* MATERIAL FOR THIS EXERCISE *
▶

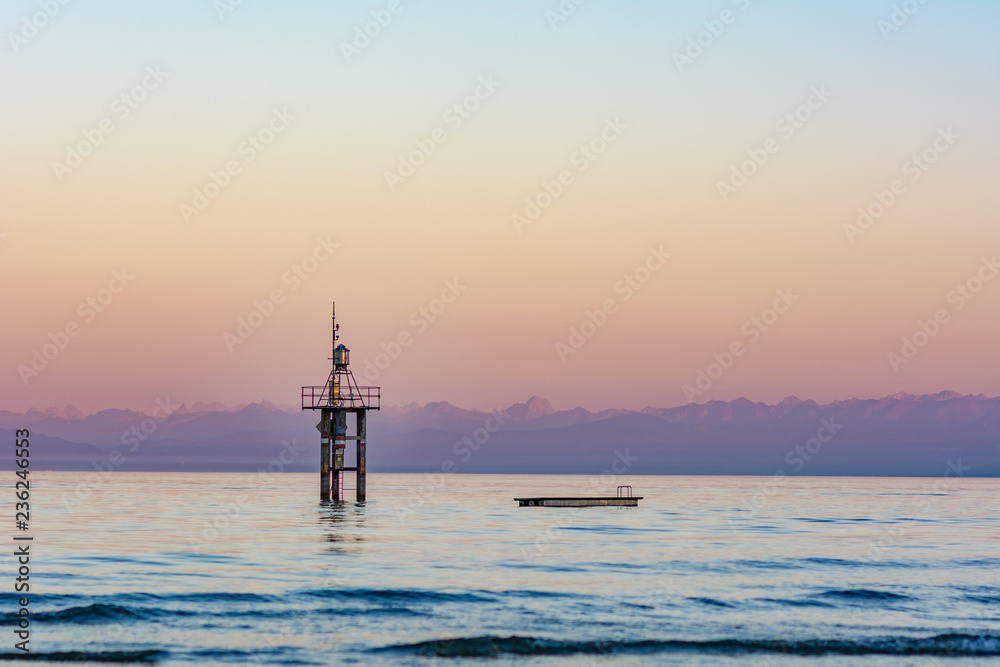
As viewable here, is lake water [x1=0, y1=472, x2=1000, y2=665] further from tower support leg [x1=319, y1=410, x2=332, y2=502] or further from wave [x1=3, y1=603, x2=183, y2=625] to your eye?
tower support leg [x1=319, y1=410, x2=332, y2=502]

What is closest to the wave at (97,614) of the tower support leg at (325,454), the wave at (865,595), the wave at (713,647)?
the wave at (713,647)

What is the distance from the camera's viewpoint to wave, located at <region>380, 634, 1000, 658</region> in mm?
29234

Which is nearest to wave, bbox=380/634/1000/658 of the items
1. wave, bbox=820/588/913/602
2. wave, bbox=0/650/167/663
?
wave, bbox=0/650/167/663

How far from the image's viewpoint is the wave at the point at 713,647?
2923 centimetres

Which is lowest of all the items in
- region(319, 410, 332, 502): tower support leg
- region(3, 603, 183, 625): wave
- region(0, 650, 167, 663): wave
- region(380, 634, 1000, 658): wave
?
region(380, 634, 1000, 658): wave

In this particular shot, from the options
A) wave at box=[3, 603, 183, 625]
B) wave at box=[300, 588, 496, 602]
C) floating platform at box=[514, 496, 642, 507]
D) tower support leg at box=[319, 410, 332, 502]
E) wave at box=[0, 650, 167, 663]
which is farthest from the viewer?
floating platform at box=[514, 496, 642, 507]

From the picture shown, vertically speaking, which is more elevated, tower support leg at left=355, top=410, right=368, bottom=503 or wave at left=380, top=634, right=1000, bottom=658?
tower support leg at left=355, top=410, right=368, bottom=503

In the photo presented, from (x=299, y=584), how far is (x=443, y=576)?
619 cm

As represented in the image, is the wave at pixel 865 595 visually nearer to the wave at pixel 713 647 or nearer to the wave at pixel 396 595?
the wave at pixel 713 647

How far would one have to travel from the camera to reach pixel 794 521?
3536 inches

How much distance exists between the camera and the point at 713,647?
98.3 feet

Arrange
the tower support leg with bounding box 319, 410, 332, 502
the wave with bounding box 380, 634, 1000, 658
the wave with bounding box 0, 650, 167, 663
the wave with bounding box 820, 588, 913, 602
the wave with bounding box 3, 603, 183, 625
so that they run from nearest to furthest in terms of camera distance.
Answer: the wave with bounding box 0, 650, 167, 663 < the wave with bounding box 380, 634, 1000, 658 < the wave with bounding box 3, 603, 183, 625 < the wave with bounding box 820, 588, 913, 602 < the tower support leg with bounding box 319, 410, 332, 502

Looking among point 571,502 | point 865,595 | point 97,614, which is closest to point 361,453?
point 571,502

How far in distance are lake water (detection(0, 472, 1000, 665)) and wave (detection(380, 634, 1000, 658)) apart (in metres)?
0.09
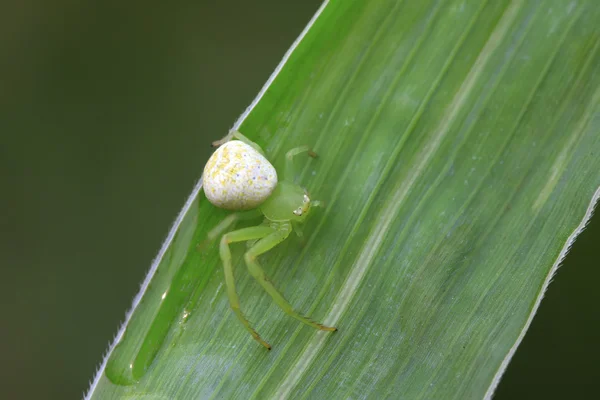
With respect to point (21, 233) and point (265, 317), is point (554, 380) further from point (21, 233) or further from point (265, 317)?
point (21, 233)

◀

* TASK TO CARRY OUT *
Except for the pictures, copy the material above exactly.

* EXERCISE ANSWER *
As viewable here, is lake water [x1=0, y1=472, x2=1000, y2=665] further from tower support leg [x1=319, y1=410, x2=332, y2=502] or further from wave [x1=3, y1=603, x2=183, y2=625] to your eye?
tower support leg [x1=319, y1=410, x2=332, y2=502]

What is closest to the wave at (97,614) of the tower support leg at (325,454), the wave at (865,595), the wave at (713,647)?
the wave at (713,647)

What is the distance from the camera's viewpoint to wave, located at <region>380, 634, 1000, 658</region> in mm?
29234

Which is nearest to wave, bbox=380/634/1000/658 of the items
1. wave, bbox=820/588/913/602
2. wave, bbox=0/650/167/663
?
wave, bbox=0/650/167/663

How far from the image's viewpoint is the wave at the point at 713,647?
2923 centimetres

Which is lowest of all the items in
- region(319, 410, 332, 502): tower support leg
- region(3, 603, 183, 625): wave
- region(0, 650, 167, 663): wave
- region(380, 634, 1000, 658): wave
?
region(380, 634, 1000, 658): wave

In this particular shot, from the options
A) wave at box=[3, 603, 183, 625]
B) wave at box=[300, 588, 496, 602]
C) floating platform at box=[514, 496, 642, 507]
D) tower support leg at box=[319, 410, 332, 502]
E) wave at box=[0, 650, 167, 663]
which is farthest from the viewer?
floating platform at box=[514, 496, 642, 507]

From the picture shown, vertically speaking, which is more elevated, tower support leg at left=355, top=410, right=368, bottom=503 or wave at left=380, top=634, right=1000, bottom=658?
tower support leg at left=355, top=410, right=368, bottom=503

In the photo presented, from (x=299, y=584), how far is (x=443, y=576)?
619 cm

As represented in the image, is the wave at pixel 865 595 visually nearer to the wave at pixel 713 647 or nearer to the wave at pixel 396 595?
the wave at pixel 713 647

How far would one have to travel from the camera to reach pixel 794 521?
3536 inches

How much distance exists between the camera and the point at 713,647?
98.3 feet

Arrange
the tower support leg with bounding box 319, 410, 332, 502
the wave with bounding box 380, 634, 1000, 658
the wave with bounding box 0, 650, 167, 663
the wave with bounding box 820, 588, 913, 602
the wave with bounding box 3, 603, 183, 625
so that they run from nearest to furthest in terms of camera distance.
Answer: the wave with bounding box 0, 650, 167, 663 < the wave with bounding box 380, 634, 1000, 658 < the wave with bounding box 3, 603, 183, 625 < the wave with bounding box 820, 588, 913, 602 < the tower support leg with bounding box 319, 410, 332, 502

Looking among point 571,502 | point 865,595 | point 97,614, which is closest to point 361,453?
point 571,502

How far in distance are lake water (detection(0, 472, 1000, 665)) and wave (detection(380, 634, 1000, 658)) apart (in metres)?
0.09
With respect to point (21, 233) and point (265, 317), is point (554, 380) further from point (21, 233) or further from point (265, 317)?
point (21, 233)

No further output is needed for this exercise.